- [WHAT IS NEEDED]: Put the lines of the rows into a Markdown table with the columns "No." and "Text", beginning at the first line of the rows and stopping after the line that contains "1811 centimetres". Number each line and leave out blank lines and pictures.

- [Dataset excerpt]:

((

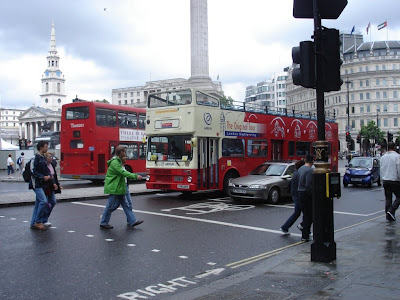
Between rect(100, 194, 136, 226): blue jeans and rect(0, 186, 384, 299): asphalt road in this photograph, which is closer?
rect(0, 186, 384, 299): asphalt road

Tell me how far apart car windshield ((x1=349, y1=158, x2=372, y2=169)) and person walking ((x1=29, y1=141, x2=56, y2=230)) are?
1811 centimetres

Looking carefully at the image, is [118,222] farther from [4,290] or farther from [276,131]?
[276,131]

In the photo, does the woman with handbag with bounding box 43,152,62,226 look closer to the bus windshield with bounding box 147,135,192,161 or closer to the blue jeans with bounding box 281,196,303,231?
the blue jeans with bounding box 281,196,303,231

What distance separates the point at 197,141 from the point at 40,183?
288 inches

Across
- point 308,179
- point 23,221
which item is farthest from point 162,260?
point 23,221

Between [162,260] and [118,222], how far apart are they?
391 cm

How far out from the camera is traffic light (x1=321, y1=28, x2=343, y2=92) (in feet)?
21.0

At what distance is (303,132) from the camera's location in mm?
21922

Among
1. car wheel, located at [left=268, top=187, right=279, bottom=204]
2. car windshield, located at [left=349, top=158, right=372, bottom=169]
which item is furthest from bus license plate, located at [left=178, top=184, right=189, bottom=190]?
car windshield, located at [left=349, top=158, right=372, bottom=169]

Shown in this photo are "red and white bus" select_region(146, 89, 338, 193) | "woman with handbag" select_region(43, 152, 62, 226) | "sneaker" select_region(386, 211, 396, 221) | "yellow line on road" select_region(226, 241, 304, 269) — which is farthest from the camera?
"red and white bus" select_region(146, 89, 338, 193)

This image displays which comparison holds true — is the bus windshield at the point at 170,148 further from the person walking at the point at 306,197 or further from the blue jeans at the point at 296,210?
the person walking at the point at 306,197

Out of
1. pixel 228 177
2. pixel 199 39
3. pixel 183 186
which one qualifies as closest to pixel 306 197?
pixel 183 186

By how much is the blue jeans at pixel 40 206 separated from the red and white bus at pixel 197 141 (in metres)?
6.58

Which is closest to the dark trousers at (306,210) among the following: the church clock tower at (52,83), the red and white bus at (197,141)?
the red and white bus at (197,141)
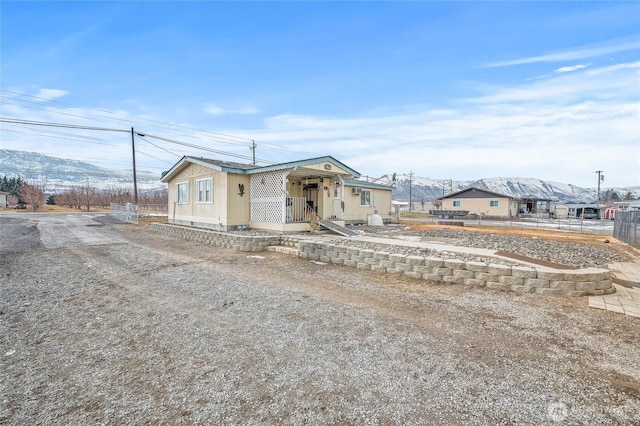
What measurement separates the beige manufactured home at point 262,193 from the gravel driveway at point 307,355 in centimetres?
643

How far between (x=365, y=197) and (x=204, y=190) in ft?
33.2

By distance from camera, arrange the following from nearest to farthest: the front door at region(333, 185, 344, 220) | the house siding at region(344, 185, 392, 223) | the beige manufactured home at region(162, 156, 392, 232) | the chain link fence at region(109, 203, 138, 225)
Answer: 1. the beige manufactured home at region(162, 156, 392, 232)
2. the front door at region(333, 185, 344, 220)
3. the house siding at region(344, 185, 392, 223)
4. the chain link fence at region(109, 203, 138, 225)

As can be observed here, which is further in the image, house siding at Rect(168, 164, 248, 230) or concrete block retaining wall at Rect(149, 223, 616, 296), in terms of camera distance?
house siding at Rect(168, 164, 248, 230)

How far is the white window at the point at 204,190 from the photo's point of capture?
536 inches

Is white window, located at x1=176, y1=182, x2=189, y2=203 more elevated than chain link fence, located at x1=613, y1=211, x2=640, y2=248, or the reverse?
white window, located at x1=176, y1=182, x2=189, y2=203

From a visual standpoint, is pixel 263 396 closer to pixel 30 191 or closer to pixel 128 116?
pixel 128 116

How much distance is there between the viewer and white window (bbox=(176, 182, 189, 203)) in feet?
51.8

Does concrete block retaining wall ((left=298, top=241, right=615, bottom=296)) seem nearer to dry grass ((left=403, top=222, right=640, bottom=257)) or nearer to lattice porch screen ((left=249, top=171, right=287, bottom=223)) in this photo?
lattice porch screen ((left=249, top=171, right=287, bottom=223))

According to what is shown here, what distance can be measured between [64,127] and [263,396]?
26791mm

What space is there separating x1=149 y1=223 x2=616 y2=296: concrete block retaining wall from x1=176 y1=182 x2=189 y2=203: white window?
906cm

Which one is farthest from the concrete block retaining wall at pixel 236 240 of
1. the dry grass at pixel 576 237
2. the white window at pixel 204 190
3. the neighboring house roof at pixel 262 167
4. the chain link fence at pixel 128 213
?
the chain link fence at pixel 128 213

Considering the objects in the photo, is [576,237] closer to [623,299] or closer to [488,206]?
[623,299]

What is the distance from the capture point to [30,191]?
41.3m

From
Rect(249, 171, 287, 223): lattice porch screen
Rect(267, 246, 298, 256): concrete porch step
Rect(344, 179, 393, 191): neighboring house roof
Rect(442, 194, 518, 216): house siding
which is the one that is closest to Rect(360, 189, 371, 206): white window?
Rect(344, 179, 393, 191): neighboring house roof
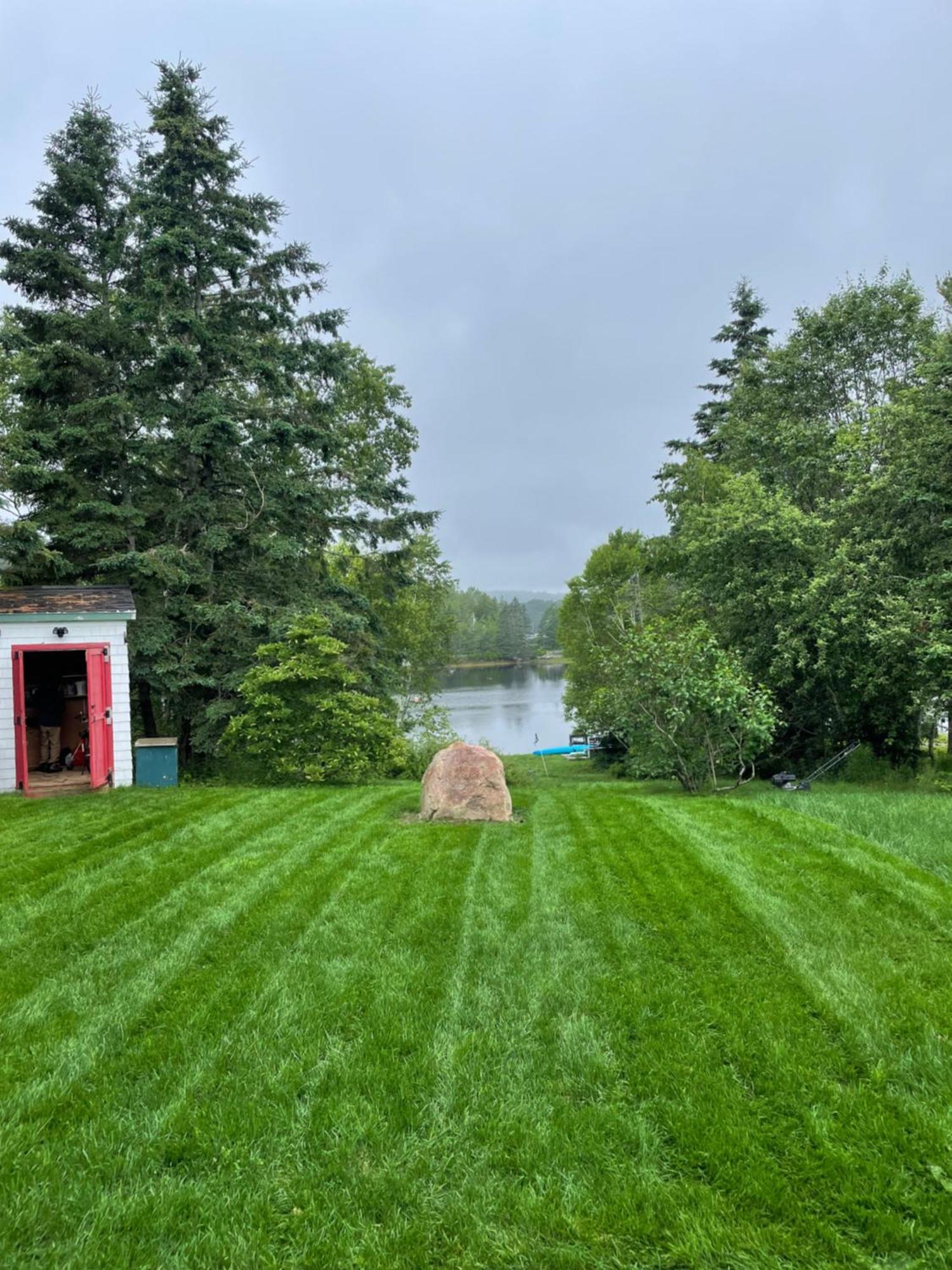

))

- [RESPONSE TO THE EXERCISE]:
| No. | Text |
|---|---|
| 1 | Between rect(100, 194, 136, 226): blue jeans and rect(0, 186, 384, 299): asphalt road in this photograph, which is closer? |
| 2 | rect(0, 186, 384, 299): asphalt road |
| 3 | Tell me how far apart car windshield ((x1=349, y1=158, x2=372, y2=169)) and person walking ((x1=29, y1=141, x2=56, y2=230)) are? |
| 4 | 1811 centimetres |